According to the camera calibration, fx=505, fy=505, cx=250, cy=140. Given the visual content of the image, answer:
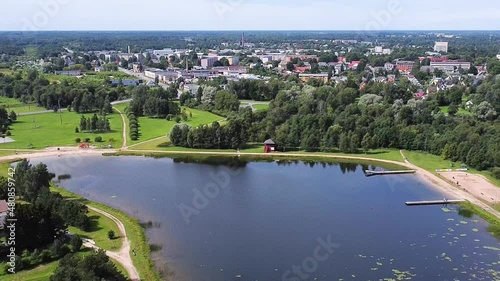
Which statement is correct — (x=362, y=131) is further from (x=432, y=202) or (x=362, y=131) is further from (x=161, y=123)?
(x=161, y=123)

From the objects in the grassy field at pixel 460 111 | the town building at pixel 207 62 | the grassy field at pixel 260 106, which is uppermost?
the town building at pixel 207 62

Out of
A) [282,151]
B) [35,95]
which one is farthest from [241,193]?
[35,95]

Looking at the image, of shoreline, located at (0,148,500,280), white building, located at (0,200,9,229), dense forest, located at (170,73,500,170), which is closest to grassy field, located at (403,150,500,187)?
dense forest, located at (170,73,500,170)

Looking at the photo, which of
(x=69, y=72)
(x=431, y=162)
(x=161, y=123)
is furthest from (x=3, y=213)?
(x=69, y=72)

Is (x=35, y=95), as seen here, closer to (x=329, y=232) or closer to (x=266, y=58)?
(x=329, y=232)

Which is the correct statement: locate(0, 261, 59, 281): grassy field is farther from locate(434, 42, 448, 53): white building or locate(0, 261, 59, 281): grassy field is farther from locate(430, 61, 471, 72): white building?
locate(434, 42, 448, 53): white building

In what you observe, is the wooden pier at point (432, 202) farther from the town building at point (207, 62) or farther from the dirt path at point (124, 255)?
the town building at point (207, 62)

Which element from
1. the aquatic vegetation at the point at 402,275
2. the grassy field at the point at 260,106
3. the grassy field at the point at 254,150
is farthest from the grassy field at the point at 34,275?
the grassy field at the point at 260,106
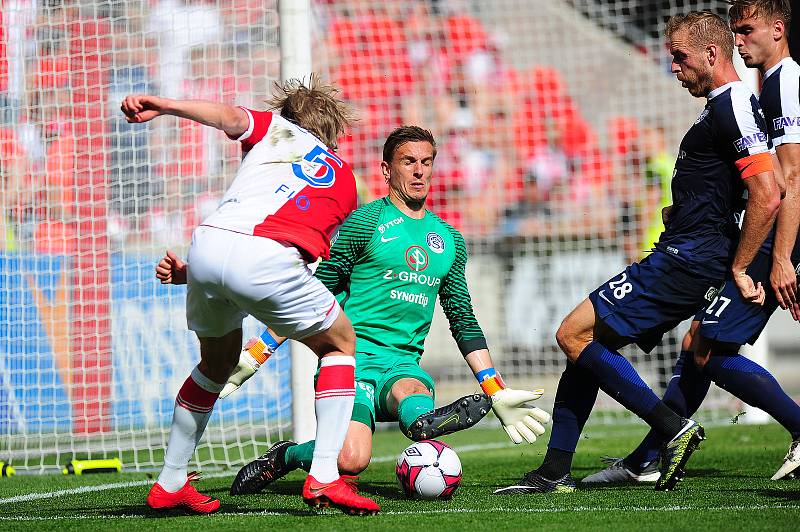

__EXERCISE GOAL__
Collect each line in the rows above that contains the string "building", and copy those lines out in their original order.

__SOLUTION TO THE PROBLEM__
From the objects in the grassy field at pixel 460 111 | the town building at pixel 207 62 | the grassy field at pixel 260 106, which is uppermost?
the town building at pixel 207 62
Looking at the image, of shoreline, located at (0,148,500,280), white building, located at (0,200,9,229), dense forest, located at (170,73,500,170), which is closest to grassy field, located at (403,150,500,187)?
Which is the correct statement: locate(0, 261, 59, 281): grassy field is farther from locate(434, 42, 448, 53): white building or locate(0, 261, 59, 281): grassy field is farther from locate(430, 61, 471, 72): white building?
locate(434, 42, 448, 53): white building
In what you observe, is the wooden pier at point (432, 202) farther from the town building at point (207, 62) or farther from the dirt path at point (124, 255)?
the town building at point (207, 62)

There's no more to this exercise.